Muy bien, no hacía mucho que hablábamos con Juan Carlos cuando tuvo aquel catarro que no se le curaba. Ahora esto que lo sepa Celina: cuanto más lo entretenía yo a la noche charlando en la tranquerita… más tardaba él en irse a lo de la viuda Di Cario. A mí me lo decían todos, que Juan Carlos entraba por el alambrado del guardabarrera derecho a lo de la viuda mosca muerta. Era ella quien le chupaba la sangre y no yo. Hasta que dejó de ir, porque yo no lo quería ver más si él seguía en relación con esa, claro que yo lo hacía por celos de novia egoísta, qué sabía yo que las radiografías iban a dar esas sombras en los pulmones. Tome nota entonces: si Juan Carlos después de noviar conmigo se iba a lo de la viuda era porque conmigo se portaba a lo caballero.

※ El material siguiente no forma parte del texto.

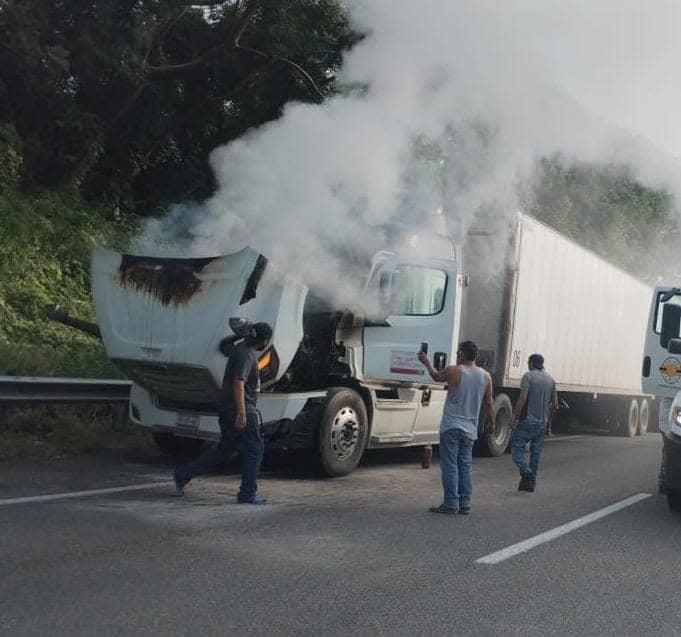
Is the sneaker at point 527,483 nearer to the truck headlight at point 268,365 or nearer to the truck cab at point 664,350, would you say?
the truck cab at point 664,350

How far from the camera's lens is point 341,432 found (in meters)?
10.9

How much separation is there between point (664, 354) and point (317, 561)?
625cm

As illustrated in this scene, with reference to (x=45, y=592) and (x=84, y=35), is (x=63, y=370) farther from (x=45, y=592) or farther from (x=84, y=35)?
(x=45, y=592)

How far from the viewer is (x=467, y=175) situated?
1276cm

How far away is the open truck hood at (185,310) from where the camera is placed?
9.65m

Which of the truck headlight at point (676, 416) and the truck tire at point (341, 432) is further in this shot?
the truck tire at point (341, 432)

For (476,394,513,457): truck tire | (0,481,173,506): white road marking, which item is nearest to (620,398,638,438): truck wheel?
(476,394,513,457): truck tire

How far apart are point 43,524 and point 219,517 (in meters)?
1.40

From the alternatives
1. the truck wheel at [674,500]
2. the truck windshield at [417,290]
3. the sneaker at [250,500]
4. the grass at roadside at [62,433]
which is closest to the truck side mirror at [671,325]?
the truck wheel at [674,500]

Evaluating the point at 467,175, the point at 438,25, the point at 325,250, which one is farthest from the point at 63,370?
the point at 438,25

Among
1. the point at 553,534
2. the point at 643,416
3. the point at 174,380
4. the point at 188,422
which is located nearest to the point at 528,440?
the point at 553,534

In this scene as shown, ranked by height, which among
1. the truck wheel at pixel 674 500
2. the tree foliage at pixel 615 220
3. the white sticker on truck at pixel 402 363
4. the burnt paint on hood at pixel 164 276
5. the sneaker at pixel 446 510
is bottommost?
the sneaker at pixel 446 510

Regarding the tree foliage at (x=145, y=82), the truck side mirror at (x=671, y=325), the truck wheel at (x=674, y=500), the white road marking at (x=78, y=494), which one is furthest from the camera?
the tree foliage at (x=145, y=82)

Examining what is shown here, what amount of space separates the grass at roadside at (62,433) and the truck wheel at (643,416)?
43.1 feet
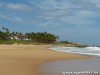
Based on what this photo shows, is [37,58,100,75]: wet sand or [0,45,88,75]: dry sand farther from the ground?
[0,45,88,75]: dry sand

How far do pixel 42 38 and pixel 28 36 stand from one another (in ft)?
22.8

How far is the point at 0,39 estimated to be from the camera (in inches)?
3374

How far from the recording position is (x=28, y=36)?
109688 mm

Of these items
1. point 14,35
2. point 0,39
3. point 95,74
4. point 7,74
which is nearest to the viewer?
point 7,74

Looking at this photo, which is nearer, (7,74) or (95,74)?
(7,74)

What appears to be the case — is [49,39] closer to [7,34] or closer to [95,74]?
[7,34]

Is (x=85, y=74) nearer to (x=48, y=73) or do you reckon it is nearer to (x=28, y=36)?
(x=48, y=73)

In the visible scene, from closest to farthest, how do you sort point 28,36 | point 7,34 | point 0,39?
point 0,39
point 7,34
point 28,36

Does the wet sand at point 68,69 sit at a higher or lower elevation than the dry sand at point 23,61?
lower

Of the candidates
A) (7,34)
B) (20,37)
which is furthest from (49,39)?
(7,34)

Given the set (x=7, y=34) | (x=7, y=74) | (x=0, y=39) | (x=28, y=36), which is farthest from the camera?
(x=28, y=36)

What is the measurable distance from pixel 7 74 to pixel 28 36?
100 metres

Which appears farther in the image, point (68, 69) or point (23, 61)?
point (23, 61)

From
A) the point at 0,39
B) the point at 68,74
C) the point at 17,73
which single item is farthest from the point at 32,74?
the point at 0,39
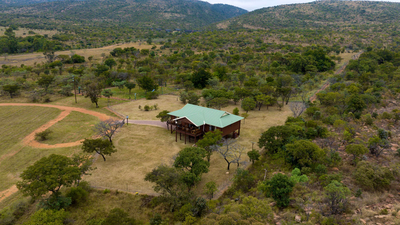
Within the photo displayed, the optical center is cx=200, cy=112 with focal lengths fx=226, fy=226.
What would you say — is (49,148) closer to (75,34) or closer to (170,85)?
(170,85)

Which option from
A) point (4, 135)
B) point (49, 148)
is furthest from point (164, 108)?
point (4, 135)

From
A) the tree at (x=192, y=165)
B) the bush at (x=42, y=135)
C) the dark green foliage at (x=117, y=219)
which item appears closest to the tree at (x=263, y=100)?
the tree at (x=192, y=165)

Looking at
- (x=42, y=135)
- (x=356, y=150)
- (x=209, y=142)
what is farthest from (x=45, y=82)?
(x=356, y=150)

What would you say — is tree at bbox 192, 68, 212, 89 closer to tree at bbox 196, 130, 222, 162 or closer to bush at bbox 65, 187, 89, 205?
tree at bbox 196, 130, 222, 162

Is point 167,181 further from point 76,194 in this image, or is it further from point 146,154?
point 146,154

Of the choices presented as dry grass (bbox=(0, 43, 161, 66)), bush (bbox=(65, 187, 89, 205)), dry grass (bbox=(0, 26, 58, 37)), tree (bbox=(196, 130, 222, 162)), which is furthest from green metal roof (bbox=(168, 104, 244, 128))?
dry grass (bbox=(0, 26, 58, 37))
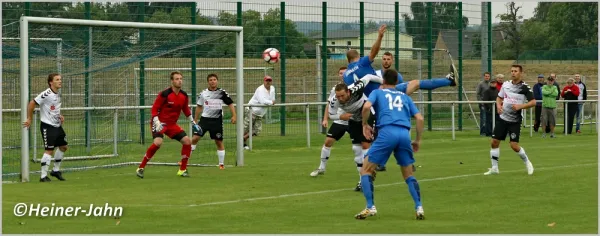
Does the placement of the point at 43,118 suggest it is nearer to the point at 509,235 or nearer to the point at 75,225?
the point at 75,225

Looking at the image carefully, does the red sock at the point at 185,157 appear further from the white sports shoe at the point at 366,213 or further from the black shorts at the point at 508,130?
the white sports shoe at the point at 366,213

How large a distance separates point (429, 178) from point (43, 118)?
646 centimetres

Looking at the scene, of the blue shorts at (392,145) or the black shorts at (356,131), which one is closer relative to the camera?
the blue shorts at (392,145)

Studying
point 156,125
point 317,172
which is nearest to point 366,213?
point 317,172

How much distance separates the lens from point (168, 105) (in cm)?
1895

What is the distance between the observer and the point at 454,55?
36.2 m

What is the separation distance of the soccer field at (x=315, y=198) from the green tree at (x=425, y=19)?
1169cm

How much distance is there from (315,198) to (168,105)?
4767 mm

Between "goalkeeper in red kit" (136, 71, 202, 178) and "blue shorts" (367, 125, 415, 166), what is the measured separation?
262 inches

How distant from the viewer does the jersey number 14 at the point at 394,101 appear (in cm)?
1288

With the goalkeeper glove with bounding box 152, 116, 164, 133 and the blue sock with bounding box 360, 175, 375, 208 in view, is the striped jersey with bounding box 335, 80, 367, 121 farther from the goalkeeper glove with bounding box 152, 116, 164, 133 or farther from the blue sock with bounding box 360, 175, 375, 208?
the goalkeeper glove with bounding box 152, 116, 164, 133

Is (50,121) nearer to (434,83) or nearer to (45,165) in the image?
(45,165)

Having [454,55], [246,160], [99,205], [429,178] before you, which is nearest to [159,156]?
[246,160]

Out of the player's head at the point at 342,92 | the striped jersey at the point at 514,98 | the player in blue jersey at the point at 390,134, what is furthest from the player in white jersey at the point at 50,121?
the striped jersey at the point at 514,98
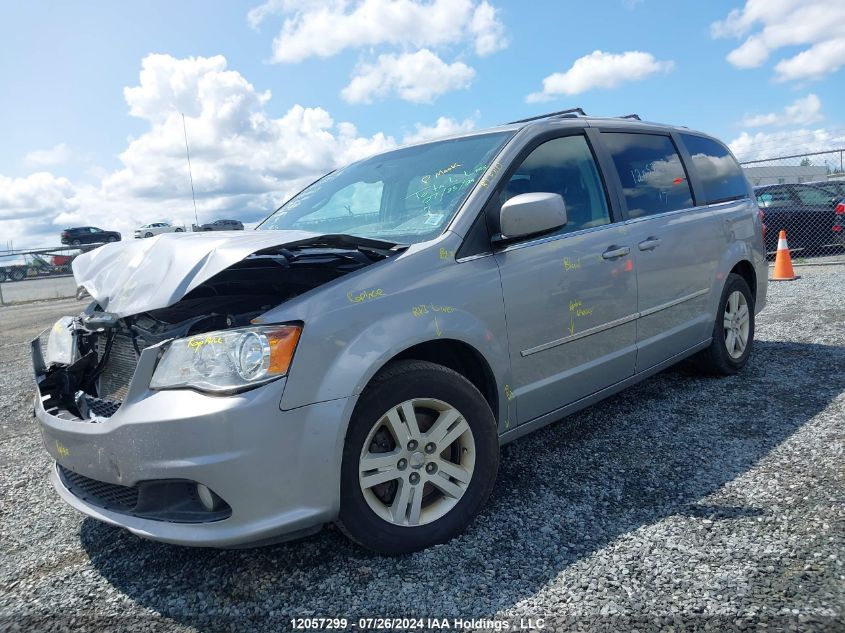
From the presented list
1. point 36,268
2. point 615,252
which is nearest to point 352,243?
point 615,252

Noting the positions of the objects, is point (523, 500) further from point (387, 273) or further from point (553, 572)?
point (387, 273)

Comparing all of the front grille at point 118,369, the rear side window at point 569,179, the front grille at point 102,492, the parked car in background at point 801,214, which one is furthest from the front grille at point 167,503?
the parked car in background at point 801,214

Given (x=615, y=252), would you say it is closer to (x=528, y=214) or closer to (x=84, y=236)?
(x=528, y=214)

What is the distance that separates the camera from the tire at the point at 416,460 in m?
2.27

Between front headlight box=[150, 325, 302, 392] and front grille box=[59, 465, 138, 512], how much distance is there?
47 cm

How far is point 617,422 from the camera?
381cm

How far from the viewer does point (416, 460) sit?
7.97ft

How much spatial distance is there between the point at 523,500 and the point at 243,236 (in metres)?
1.72

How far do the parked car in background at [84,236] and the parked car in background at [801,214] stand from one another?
30.0m

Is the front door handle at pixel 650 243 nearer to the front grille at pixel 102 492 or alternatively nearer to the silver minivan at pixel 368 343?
the silver minivan at pixel 368 343

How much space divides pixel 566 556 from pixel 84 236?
35.3 metres

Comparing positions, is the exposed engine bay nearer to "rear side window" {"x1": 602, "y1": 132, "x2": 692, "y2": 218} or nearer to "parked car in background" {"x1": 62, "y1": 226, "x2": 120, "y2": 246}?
"rear side window" {"x1": 602, "y1": 132, "x2": 692, "y2": 218}

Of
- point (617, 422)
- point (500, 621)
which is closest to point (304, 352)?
point (500, 621)

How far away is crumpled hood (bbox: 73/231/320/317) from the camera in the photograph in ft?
7.17
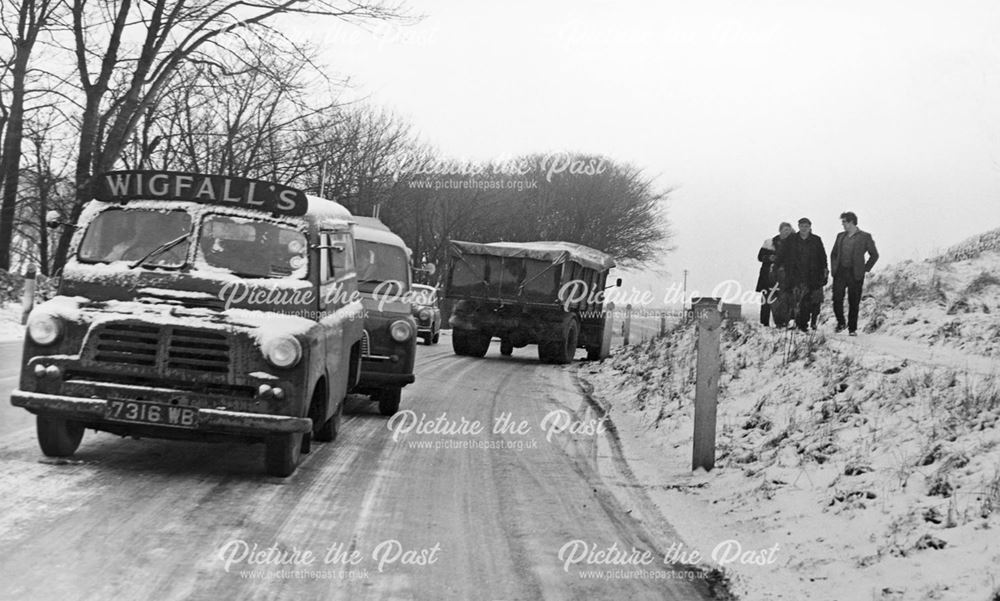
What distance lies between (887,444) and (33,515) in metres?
5.31

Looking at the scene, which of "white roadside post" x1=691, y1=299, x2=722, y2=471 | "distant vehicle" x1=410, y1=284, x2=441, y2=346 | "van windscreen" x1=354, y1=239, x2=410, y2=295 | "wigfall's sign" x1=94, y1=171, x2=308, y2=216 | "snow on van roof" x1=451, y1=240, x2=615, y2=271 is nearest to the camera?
"wigfall's sign" x1=94, y1=171, x2=308, y2=216

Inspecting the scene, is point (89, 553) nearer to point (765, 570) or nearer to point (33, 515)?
point (33, 515)

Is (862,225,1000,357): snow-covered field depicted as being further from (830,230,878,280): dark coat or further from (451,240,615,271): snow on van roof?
(451,240,615,271): snow on van roof

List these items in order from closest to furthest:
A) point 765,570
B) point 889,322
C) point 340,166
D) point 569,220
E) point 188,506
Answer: point 765,570, point 188,506, point 889,322, point 340,166, point 569,220

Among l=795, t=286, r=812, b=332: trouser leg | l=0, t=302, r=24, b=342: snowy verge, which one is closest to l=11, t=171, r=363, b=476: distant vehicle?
l=795, t=286, r=812, b=332: trouser leg

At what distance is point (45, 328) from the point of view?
22.7 feet

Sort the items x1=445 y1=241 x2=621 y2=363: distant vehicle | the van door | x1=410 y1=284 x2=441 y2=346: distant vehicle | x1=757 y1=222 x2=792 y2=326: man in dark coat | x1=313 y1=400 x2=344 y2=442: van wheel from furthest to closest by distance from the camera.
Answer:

Ahí vino el viaje a Córdoba. Se volvió precioso, a los tres meses. Y voy al grano: por más que la mujer de Aschero le haya gritado al marido delante de la sirvienta que él la engañaba conmigo eso no prueba nada. Pero usted creyó esos cuentos y se opuso al compromiso. ¿Y las pruebas de mi culpa? Nunca las tuvo.

¿Pero Juan Carlos seguía con la viuda? no. Para su información: yo siempre me quedé con una espina, porque un día, poco antes de distanciarnos para siempre, lo pesqué a Juan Carlos en una mentira… Tenía un pañuelito escondido en el bolsillo del saco, bien metido en el fondo, de mujer, perfumado, y no pude alcanzar a leer la inicial, bordada con muchos adornos, pero segura segura que no era «E», y la viuda Di Cario se llamaba Elsa. Me dijo que era de una chica que conoció en Córdoba, que él era hombre y tenía que vivir, pero cuando yo se lo pedí para quedármelo… me lo arrebató. Quiere decir que era una de Vallejos ¿no lo cree? Yo no sabía con quién agarrármela y le dije que la iba a degollar a esa viuda de porquería, y él se puso serio y me aseguró que la viuda no «corría» más, con esas palabras de los hombres que son tan hirientes para una mujer, aunque se tratase de Elsa Di Cario. Y me quedé con la espina para siempre.